- _TASK TO CARRY OUT_:
Repeat exactly the stretch of lines that starts with the one containing "source: automated 131 Å sigmoid detection" and ends with the last line of the material. Leave out pictures.
=== Section Start ===
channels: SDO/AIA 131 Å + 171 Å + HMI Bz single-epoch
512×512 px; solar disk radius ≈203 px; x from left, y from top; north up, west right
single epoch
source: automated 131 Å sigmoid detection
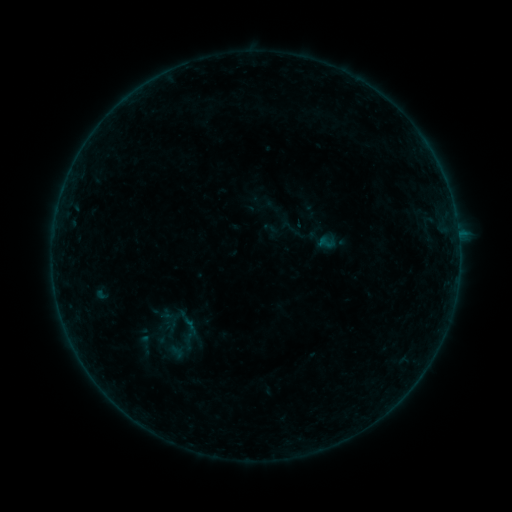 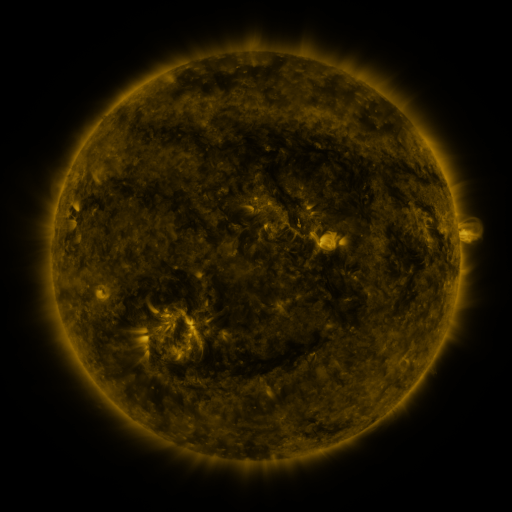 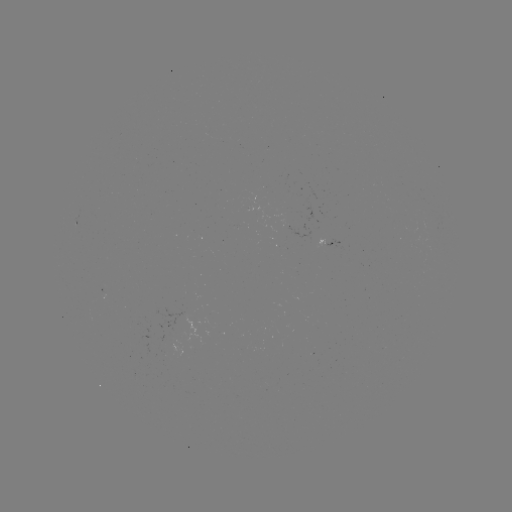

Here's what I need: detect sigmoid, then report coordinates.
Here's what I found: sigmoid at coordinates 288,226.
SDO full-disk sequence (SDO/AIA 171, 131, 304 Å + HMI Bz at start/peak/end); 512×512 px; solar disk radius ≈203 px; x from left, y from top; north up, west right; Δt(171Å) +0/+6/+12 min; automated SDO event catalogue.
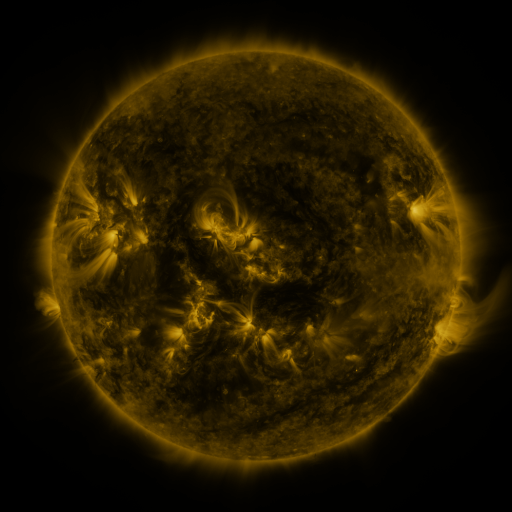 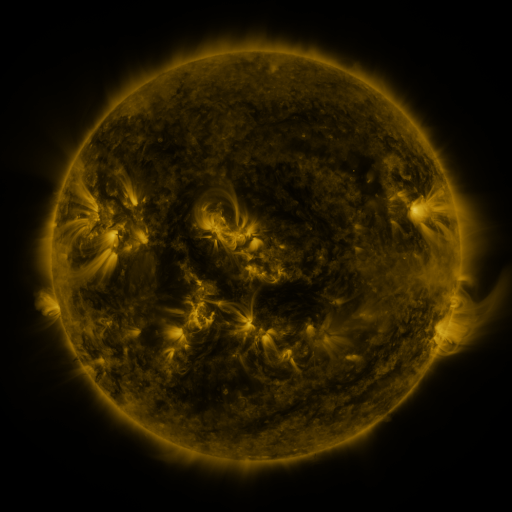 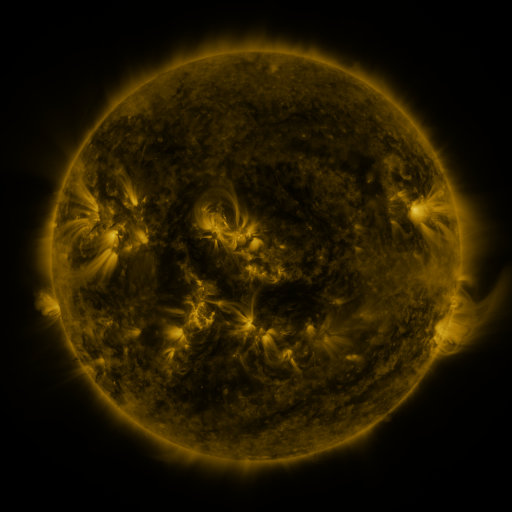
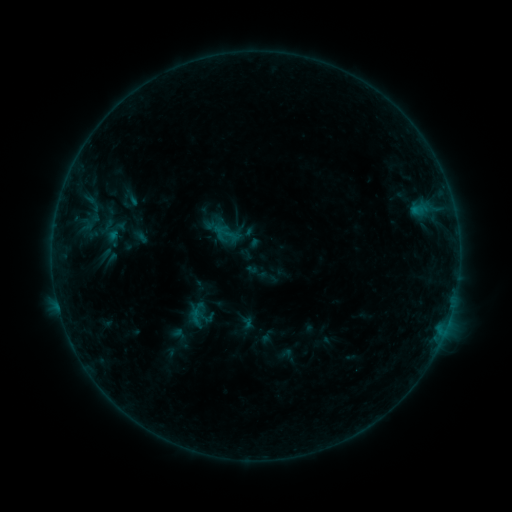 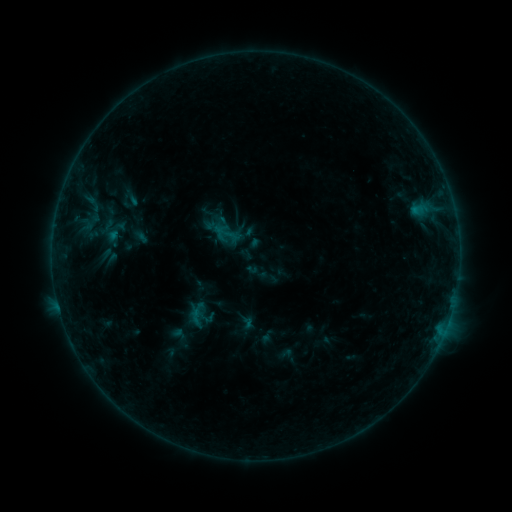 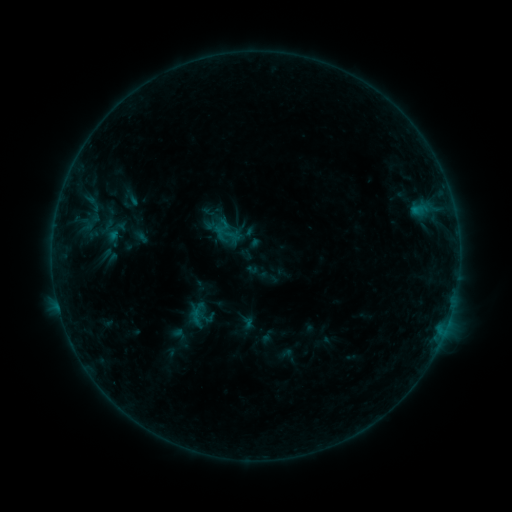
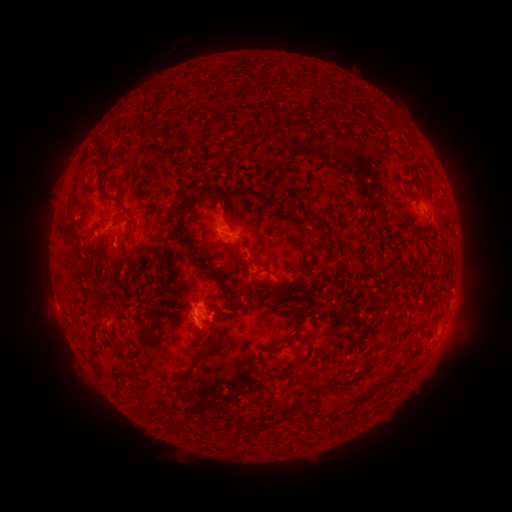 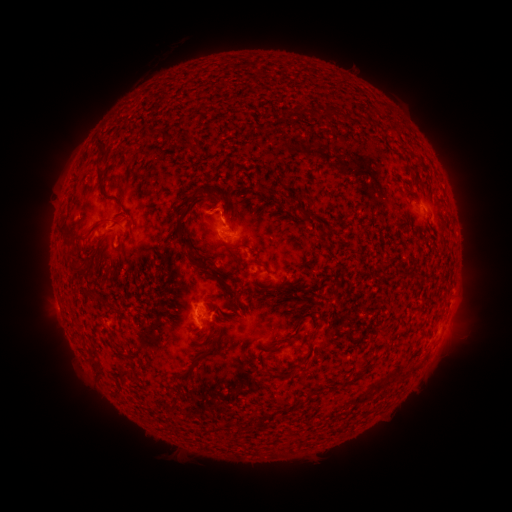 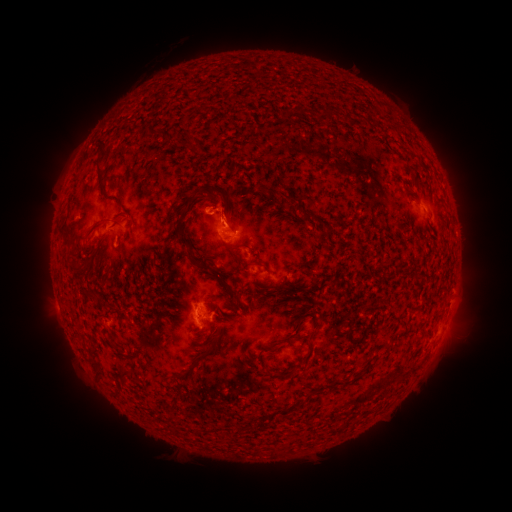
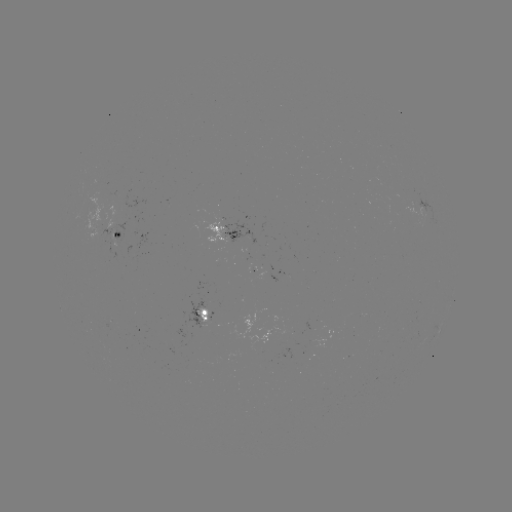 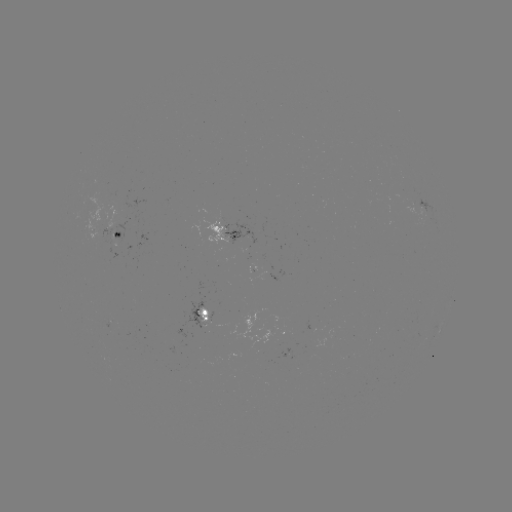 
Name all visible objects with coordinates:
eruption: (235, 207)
=== Section End ===
- _RESPONSE_:
source: automated 131 Å sigmoid detection

Here's what I need: detect sigmoid, then report coordinates.
Here's what I found: sigmoid at coordinates 288,226.
SDO full-disk sequence (SDO/AIA 171, 131, 304 Å + HMI Bz at start/peak/end); 512×512 px; solar disk radius ≈203 px; x from left, y from top; north up, west right; Δt(171Å) +0/+6/+12 min; automated SDO event catalogue.
Name all visible objects with coordinates:
eruption: (235, 207)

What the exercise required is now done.